Backpacking poses numerous challenges, the most notable of which is moving multiple days while carrying everything you need to sleep, eat, and stay (somewhat) comfortable. Even the savviest backpackers can find themselves befuddled trying to pack the appropriate layers for shoulder-season trips. Active days, cold nights, and unpredictable weather all conspire to create a perfect storm of varying conditions to prepare for.

The best layering systems are personalized to the individual and refined over numerous trips, but below you’ll find the foundation to begin building your own unique layering system.

Credit: Tim Peck

Start Out Cold

It’s fine to be bundled up at the car while making final preparations and pulling your kit together for the day(s) ahead, however, when it’s time to hit the trail you’ll want to strip down to layers meant for moving—think cool while standing still but comfortable when on the go. The last thing you want to do is overheat at the start of your trip and have to deal with days of sweaty and damp layers. Having a dedicated car jacket you can wear while getting ready and then leave behind—ensuring a warm dry layer is waiting for you at the end of the trip—is a true luxury.

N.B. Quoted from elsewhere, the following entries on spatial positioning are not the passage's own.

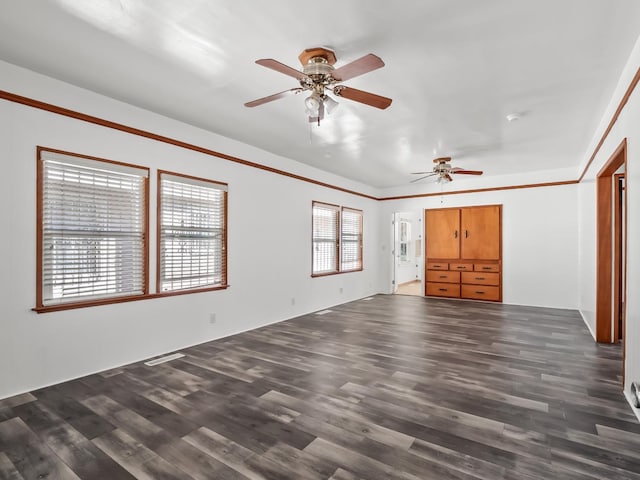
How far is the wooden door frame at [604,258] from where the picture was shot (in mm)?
4168

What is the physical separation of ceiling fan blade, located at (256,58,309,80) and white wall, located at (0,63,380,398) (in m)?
2.11

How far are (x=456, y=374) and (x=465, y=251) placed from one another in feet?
16.1

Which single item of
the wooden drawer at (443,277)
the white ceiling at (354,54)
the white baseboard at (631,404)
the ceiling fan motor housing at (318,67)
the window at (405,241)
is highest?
the white ceiling at (354,54)

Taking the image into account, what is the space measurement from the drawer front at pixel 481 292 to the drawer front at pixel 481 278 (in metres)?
0.10

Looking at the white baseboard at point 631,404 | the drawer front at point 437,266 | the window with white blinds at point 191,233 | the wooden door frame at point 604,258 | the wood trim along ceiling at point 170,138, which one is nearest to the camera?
the white baseboard at point 631,404

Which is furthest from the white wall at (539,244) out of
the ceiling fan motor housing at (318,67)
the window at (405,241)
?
the ceiling fan motor housing at (318,67)

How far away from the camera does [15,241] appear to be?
2.82 meters

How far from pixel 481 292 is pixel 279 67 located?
6.76 meters

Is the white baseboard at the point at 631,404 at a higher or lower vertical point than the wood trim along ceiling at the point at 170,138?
lower

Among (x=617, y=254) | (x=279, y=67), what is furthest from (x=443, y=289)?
(x=279, y=67)

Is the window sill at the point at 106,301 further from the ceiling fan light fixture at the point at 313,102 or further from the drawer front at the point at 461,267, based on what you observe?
the drawer front at the point at 461,267

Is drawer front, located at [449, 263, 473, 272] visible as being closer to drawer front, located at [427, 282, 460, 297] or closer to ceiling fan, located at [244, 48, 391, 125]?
drawer front, located at [427, 282, 460, 297]

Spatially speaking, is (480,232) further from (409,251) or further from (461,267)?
(409,251)

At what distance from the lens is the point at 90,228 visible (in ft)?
10.8
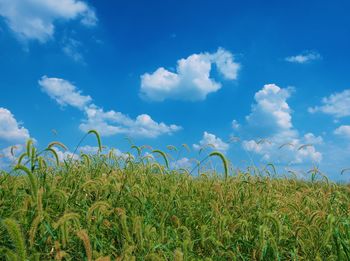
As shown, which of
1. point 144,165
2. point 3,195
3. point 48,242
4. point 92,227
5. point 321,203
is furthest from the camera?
point 144,165

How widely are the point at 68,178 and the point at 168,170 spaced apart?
2.02m

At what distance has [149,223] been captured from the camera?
4848 mm

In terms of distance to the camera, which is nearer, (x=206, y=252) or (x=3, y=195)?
(x=206, y=252)

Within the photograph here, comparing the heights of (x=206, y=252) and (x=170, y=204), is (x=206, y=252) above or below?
below

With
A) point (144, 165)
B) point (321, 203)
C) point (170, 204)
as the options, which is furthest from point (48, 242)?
point (321, 203)

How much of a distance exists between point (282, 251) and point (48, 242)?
2318mm

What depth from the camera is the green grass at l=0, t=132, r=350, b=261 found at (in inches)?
151

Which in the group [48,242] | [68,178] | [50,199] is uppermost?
[68,178]

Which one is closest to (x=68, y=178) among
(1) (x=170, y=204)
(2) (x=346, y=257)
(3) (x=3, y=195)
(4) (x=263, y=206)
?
(3) (x=3, y=195)

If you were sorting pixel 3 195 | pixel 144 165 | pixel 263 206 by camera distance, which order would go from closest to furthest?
pixel 3 195 → pixel 263 206 → pixel 144 165

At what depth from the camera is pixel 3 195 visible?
514 cm

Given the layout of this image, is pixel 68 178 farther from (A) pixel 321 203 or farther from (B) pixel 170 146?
(A) pixel 321 203

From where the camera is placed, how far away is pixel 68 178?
5.90 m

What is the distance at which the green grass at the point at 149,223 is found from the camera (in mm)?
3832
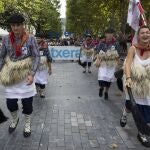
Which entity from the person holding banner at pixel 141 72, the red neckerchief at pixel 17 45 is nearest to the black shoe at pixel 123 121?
the person holding banner at pixel 141 72

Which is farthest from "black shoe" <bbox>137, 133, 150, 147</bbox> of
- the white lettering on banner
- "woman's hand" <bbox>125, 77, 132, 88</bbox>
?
the white lettering on banner

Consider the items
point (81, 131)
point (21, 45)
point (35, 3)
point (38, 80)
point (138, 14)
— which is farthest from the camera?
point (35, 3)

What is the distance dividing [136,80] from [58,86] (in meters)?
8.57

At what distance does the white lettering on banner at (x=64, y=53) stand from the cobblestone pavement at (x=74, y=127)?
58.8 ft

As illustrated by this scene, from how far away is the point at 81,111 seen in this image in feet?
33.8

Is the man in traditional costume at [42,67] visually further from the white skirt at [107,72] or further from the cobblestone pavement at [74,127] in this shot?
the white skirt at [107,72]

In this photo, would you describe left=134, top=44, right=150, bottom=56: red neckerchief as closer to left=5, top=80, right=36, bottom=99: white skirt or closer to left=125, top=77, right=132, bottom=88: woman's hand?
left=125, top=77, right=132, bottom=88: woman's hand

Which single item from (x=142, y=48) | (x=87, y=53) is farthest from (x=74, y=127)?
(x=87, y=53)

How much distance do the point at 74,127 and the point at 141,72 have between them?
2169 mm

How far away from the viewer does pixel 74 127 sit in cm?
854

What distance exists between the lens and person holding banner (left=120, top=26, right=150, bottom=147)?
22.8ft

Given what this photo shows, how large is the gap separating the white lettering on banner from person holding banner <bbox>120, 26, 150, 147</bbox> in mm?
23637

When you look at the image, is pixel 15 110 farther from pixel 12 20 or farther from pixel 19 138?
pixel 12 20

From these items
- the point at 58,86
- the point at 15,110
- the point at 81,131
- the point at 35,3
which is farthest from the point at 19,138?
the point at 35,3
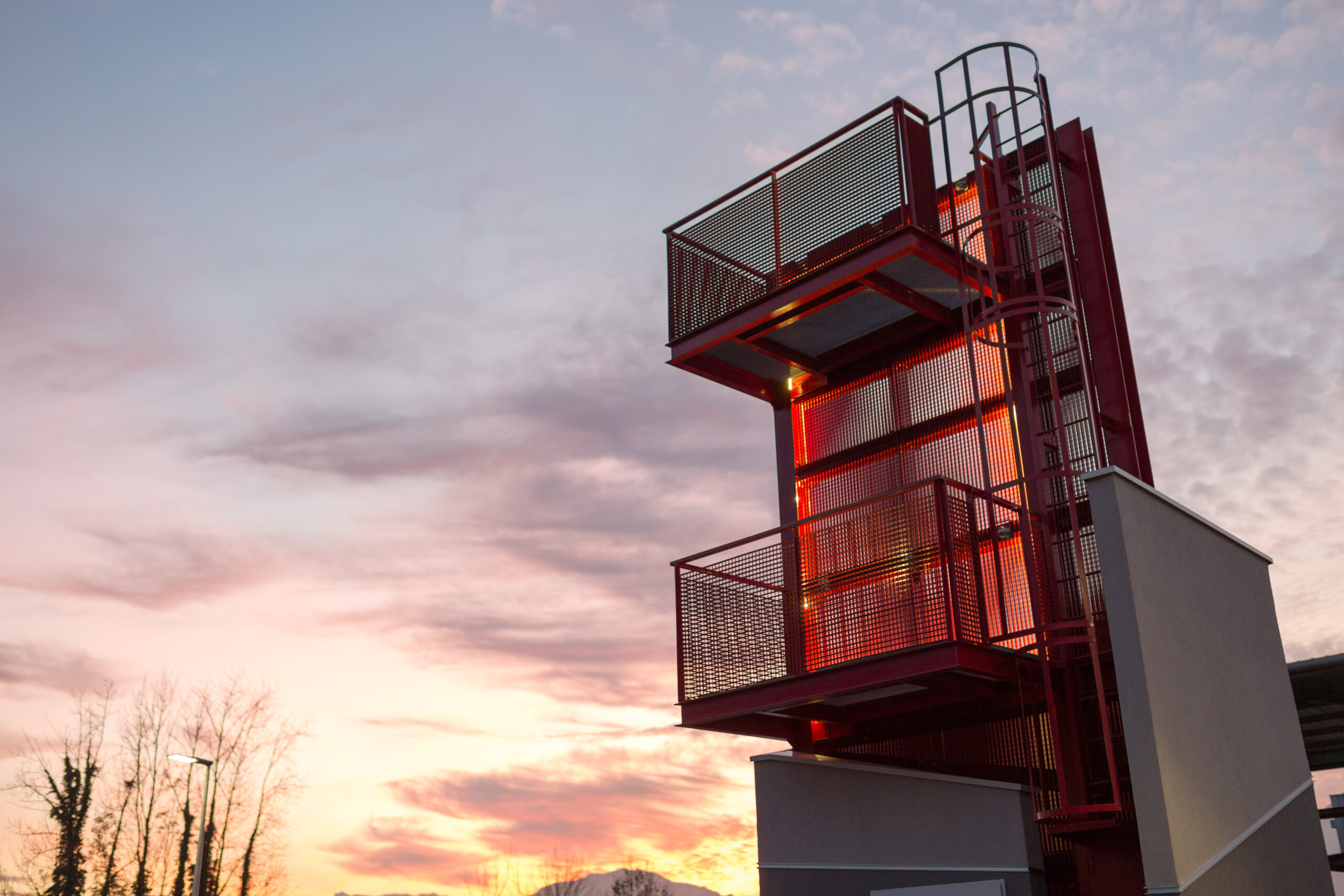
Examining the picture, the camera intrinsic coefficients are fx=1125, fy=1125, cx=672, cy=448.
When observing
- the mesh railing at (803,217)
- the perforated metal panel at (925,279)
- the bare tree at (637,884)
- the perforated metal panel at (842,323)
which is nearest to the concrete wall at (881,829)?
the perforated metal panel at (842,323)

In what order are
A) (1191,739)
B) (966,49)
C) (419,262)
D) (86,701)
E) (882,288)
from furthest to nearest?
(86,701)
(419,262)
(966,49)
(882,288)
(1191,739)

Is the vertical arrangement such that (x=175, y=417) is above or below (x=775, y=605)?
above

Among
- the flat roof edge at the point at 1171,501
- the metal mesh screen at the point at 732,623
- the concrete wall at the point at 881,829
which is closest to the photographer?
the flat roof edge at the point at 1171,501

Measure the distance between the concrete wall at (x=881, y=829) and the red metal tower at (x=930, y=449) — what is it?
0.53 metres

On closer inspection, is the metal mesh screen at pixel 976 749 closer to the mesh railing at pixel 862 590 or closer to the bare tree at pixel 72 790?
the mesh railing at pixel 862 590

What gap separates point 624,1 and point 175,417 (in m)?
15.2

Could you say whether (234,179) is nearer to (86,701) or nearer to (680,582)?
(680,582)

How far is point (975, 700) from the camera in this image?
43.2 feet

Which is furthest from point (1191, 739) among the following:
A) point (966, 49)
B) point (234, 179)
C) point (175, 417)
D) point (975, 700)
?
point (175, 417)

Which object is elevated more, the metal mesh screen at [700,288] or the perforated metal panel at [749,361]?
the metal mesh screen at [700,288]

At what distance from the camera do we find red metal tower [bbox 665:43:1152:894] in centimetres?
1188

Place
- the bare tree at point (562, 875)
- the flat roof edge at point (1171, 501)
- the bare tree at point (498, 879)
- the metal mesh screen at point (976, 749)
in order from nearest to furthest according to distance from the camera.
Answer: the flat roof edge at point (1171, 501) < the metal mesh screen at point (976, 749) < the bare tree at point (498, 879) < the bare tree at point (562, 875)

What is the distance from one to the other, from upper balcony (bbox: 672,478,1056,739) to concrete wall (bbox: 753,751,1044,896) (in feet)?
2.80

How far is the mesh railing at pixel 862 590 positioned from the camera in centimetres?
1160
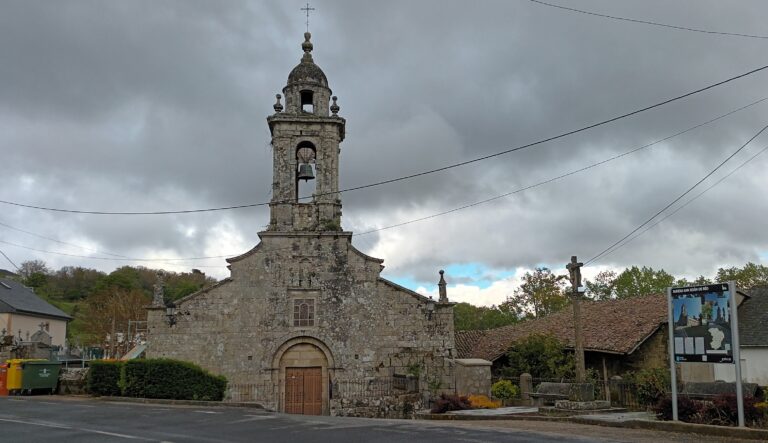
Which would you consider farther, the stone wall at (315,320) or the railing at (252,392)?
the stone wall at (315,320)

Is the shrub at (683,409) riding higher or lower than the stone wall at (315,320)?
lower

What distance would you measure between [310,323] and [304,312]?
48 cm

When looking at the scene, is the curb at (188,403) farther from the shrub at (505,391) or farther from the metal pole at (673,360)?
the metal pole at (673,360)

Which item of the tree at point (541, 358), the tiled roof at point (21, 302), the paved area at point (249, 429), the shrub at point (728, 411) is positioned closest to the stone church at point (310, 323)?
the tree at point (541, 358)

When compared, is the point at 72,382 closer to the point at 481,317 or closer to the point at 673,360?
the point at 673,360

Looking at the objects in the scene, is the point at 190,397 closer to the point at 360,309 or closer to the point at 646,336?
the point at 360,309

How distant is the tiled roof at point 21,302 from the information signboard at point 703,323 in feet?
160

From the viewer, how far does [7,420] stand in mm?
13500

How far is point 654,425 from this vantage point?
1252 centimetres

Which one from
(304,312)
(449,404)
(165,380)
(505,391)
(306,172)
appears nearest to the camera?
(449,404)

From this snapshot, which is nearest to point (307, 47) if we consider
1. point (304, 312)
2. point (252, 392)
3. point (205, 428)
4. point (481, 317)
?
point (304, 312)

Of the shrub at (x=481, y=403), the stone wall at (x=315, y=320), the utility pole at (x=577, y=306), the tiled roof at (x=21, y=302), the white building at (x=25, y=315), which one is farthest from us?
the tiled roof at (x=21, y=302)

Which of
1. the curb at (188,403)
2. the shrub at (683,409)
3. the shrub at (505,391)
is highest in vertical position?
the shrub at (683,409)

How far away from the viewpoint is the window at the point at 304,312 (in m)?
22.2
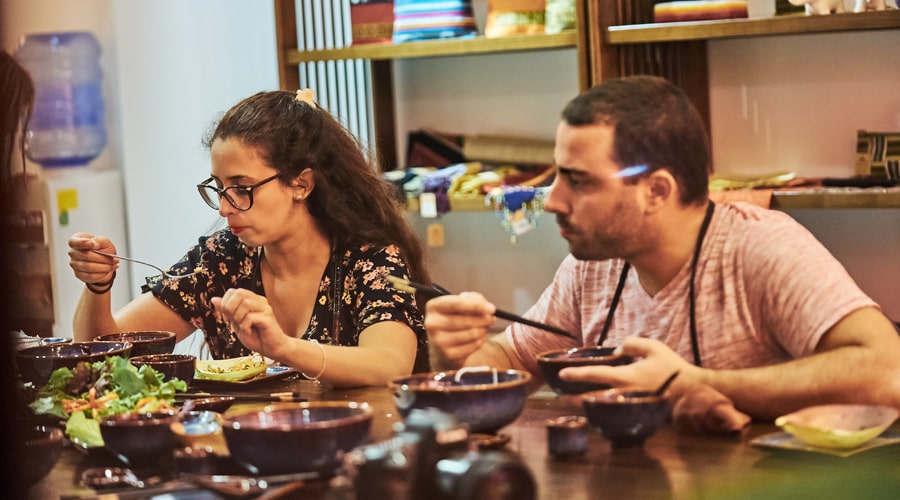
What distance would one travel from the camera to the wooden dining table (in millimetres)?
1244

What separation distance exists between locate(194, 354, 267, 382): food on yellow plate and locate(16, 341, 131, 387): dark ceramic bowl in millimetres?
165

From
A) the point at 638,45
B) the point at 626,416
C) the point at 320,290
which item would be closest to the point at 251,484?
the point at 626,416

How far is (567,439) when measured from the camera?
1398mm

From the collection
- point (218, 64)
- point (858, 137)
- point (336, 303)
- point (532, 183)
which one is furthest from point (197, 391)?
point (218, 64)

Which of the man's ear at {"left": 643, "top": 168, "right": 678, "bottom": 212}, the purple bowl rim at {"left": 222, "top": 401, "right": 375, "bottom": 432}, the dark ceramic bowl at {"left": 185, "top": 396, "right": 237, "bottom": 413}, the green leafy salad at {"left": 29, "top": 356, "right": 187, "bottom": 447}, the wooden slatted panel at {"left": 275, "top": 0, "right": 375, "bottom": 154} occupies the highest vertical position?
the wooden slatted panel at {"left": 275, "top": 0, "right": 375, "bottom": 154}

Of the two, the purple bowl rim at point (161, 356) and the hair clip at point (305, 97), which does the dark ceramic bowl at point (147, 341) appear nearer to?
the purple bowl rim at point (161, 356)

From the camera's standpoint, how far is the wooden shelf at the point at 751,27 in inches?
127

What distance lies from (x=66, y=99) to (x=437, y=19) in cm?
151

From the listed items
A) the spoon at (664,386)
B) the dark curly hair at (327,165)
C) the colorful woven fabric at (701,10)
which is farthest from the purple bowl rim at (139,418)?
the colorful woven fabric at (701,10)

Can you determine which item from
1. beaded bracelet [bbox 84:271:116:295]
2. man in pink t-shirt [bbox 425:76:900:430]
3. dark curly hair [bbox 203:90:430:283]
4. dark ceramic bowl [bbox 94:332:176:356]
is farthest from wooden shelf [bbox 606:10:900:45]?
dark ceramic bowl [bbox 94:332:176:356]

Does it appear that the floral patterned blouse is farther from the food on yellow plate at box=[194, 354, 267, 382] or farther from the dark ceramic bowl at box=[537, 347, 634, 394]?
the dark ceramic bowl at box=[537, 347, 634, 394]

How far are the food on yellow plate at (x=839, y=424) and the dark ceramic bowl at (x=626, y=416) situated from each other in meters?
0.15

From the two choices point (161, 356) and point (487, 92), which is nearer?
point (161, 356)

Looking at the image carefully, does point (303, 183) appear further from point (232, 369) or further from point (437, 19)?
point (437, 19)
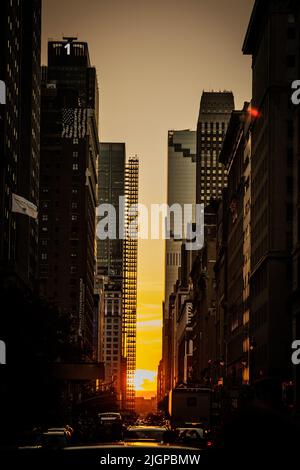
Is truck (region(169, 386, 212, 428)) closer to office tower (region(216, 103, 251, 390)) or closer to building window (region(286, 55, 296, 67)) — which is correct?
building window (region(286, 55, 296, 67))

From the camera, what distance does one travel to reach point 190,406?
72.6m

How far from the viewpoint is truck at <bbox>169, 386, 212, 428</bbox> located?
72.1 m

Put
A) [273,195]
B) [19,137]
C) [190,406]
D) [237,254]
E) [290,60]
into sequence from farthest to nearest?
[237,254] < [19,137] < [290,60] < [273,195] < [190,406]

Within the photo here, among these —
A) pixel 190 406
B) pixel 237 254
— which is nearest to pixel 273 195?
pixel 237 254

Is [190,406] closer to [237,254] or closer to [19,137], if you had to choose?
[19,137]

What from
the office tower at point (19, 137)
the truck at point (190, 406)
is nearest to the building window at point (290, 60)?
the office tower at point (19, 137)

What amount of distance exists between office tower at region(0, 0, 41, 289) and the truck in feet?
127

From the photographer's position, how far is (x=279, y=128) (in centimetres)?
12412

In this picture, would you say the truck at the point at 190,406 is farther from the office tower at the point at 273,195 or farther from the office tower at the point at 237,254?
the office tower at the point at 237,254

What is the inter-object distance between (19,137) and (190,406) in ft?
276

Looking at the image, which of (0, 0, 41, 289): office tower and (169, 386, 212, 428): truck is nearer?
(169, 386, 212, 428): truck

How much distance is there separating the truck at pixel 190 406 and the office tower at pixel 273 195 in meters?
35.9

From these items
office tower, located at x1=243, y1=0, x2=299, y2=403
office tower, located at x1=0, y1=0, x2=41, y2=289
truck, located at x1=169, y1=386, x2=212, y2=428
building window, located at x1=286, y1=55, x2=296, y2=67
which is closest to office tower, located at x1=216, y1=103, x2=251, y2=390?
office tower, located at x1=243, y1=0, x2=299, y2=403
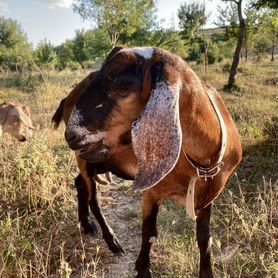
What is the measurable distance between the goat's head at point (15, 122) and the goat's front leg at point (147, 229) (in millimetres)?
3124

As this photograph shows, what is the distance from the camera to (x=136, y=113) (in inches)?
63.9

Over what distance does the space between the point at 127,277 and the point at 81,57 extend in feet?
101

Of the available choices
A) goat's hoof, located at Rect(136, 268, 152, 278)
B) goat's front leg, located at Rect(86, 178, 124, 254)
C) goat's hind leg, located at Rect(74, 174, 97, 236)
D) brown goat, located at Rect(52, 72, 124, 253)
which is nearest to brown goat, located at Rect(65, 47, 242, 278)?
goat's hoof, located at Rect(136, 268, 152, 278)

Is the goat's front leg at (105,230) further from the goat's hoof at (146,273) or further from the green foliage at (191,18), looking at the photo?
the green foliage at (191,18)

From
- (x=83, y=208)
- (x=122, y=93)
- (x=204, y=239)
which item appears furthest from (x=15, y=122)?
(x=122, y=93)

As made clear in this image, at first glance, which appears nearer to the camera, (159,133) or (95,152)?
(159,133)

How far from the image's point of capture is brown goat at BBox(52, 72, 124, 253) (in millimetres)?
3087

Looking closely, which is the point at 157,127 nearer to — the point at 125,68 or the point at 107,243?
the point at 125,68

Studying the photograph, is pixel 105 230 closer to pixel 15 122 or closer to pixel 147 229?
pixel 147 229

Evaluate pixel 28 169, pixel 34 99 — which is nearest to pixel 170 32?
pixel 34 99

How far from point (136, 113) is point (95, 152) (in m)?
0.24

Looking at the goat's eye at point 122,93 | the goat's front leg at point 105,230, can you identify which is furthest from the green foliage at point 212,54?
the goat's eye at point 122,93

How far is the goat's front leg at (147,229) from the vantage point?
2.44m

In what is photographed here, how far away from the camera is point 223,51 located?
1125 inches
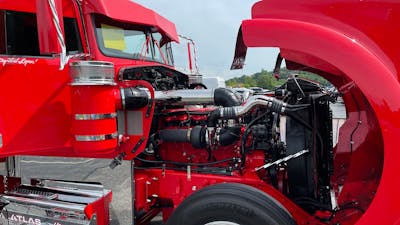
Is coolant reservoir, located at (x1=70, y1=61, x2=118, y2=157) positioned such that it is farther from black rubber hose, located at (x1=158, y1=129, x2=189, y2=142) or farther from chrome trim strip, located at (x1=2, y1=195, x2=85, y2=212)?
black rubber hose, located at (x1=158, y1=129, x2=189, y2=142)

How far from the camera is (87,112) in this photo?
2510mm

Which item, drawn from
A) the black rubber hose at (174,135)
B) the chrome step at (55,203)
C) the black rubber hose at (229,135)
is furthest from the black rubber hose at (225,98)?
the chrome step at (55,203)

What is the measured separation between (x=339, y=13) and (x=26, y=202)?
2.74 meters

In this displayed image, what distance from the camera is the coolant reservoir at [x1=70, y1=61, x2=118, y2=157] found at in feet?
8.07

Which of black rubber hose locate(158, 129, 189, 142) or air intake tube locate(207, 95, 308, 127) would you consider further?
black rubber hose locate(158, 129, 189, 142)

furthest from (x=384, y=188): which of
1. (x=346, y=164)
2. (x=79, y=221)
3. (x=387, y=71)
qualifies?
(x=79, y=221)

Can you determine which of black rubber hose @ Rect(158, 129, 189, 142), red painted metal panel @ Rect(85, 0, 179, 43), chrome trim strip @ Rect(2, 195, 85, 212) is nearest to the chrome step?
chrome trim strip @ Rect(2, 195, 85, 212)

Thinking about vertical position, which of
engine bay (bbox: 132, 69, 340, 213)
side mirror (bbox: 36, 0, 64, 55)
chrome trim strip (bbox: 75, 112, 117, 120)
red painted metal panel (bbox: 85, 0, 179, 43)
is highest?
red painted metal panel (bbox: 85, 0, 179, 43)

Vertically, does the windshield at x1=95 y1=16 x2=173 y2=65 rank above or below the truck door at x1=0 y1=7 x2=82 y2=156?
above

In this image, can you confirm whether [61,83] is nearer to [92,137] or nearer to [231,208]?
[92,137]

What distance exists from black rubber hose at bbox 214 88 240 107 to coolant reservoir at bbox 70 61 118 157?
81cm

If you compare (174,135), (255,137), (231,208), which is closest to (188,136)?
(174,135)

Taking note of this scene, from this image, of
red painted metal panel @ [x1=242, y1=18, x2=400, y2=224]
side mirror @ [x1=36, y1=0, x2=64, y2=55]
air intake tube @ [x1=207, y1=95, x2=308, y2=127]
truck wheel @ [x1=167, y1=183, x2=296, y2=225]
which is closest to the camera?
red painted metal panel @ [x1=242, y1=18, x2=400, y2=224]

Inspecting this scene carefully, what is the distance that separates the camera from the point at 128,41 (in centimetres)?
349
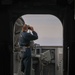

A common layer combination used by backpackers is to start off wearing light or midweight softshell pants and a long-sleeve baselayer. Selecting a long-sleeve baselayer with a hood provides backpackers with another method to manage their body heat throughout the day. Lightweight gloves are a nice addition for chilly starts, for example, early mornings before the sun has risen.

On the Trail

The active layers—that is, softshell pants and a long-sleeve top—are what you’ll spend most of your time hiking in. For particularly cold conditions, higher elevations, and positions exposed to the elements, like an above treeline, consider adding an extra layer such as an insulated vest along with a lightweight winter hat and gloves.

At Rest Breaks

Your body cools off quickly when stopped. Storing a puffy near the top of your pack makes it easy to pull on during breaks and conserves body heat. If your puffy has a hood, pull it up, as a lot of heat is lost through the head. If it doesn’t, make sure to keep a winter hat with your puffy and wear it at rest breaks.

Rather than carrying a single heavyweight puffy, consider a layering system consisting of two puffy coats—one with active insulation and one traditional synthetic or down—and both in the midweight range. They pack about a roughly equivalent size and allow for much more versatility when adjusting to conditions. For example, you can wear the active insulation piece when hiking in cold weather up high and still have a traditional insulation option to put on over everything for when you stop.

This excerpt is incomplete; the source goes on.